The cricketer raised and donated Dh1 million to the project, which allowed a sports fitness centre to open in his name. The centre has become crucial to the recovery of Covid patients.

“We started this project of providing free medical camps every month in 2009,” said Dr Muhammad Nasim Sabir, a clinical microbiologist at the Pakistan Medical Centre.

“Since then we have served more than 30,000 patients with only community help. It is a service for anyone who can not afford care, or whose insurance does not cover their treatment or medication.”

After installing isolation rooms to comply with new pandemic regulations, the clinic opened its doors to the public in October.

The centre has since come into its own, offering free support to those struck down by the virus requiring physiotherapy who may not otherwise have been able to afford rehab.

“We are trying to promote healthy living through our social media videos and medical consultations, as we know that is an effective way to avoid and survive Covid,” Dr Sabir said.

“The gym and rehabilitation unit has become very important in that. We were struggling to raise enough funds for the medical centre, so Shahid Afridi’s contribution was critical to the role this centre is playing now.

“The Dh1 million donation paid for a gym, not just to help with rehab, but also as a revenue stream for the hospital by providing membership options.”

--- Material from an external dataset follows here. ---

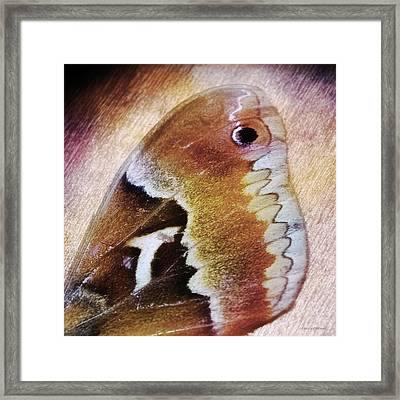 Wing Of A Moth Framed Print by Melissa Bittinger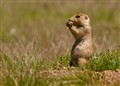 prairie dog (1 of 1)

Finance generated from gym memberships, which cost from Dh90 a month, are invested back into the centre to subsidise health care. The gym has attracted more than 90 members.

Health care at the Pakistan Medical Centre is either free or offered at around 80 per cent less than at most other hospitals.

A pool of 24 volunteer doctors give up their time and work unpaid to treat uninsured patients, while 43 full-time staff manage daily operations.

Around 90 per cent of donations come from the Pakistan community, but any nationality can visit for treatment.

One 84-year-old Canadian woman spent 24 days in intensive care after contracting Covid-19.

While unwilling to be named, MV said the rehabilitation she received at the PMC allowed her to recover enough to fly home to Canada.

“I came to this clinic in a wheelchair and now I’m running so it has been a really good experience,” she said.

“The doctor makes me work but it has helped me regain my strength. The whole concept of the gym and physio room has been perfect for my recovery.”

The centre has an annual operational budget of Dh3.8 million and aims to be self-sufficient within four years.

The Own a Brick campaign raised funds by encouraging the community to buy into the centre with donations from Dh200 to Dh1,000, which bought them association membership.

Clinical manager Dr Sadaf Jalil Ahmed volunteered for three months at the sharp end of the pandemic in Warsan, working on Covid isolation wards for 92 days from the end of March 2020.

“Rehabilitation from Covid is a learning process and we are only now beginning to understand the full impact on the general patient population,” she said.

“People have not been to see their doctor for some time and may have been living with high blood pressure or other potential problems like uncontrolled diabetes that can lead to kidney failure.

“Some have lost their jobs and would not otherwise be able to access health care without this centre.”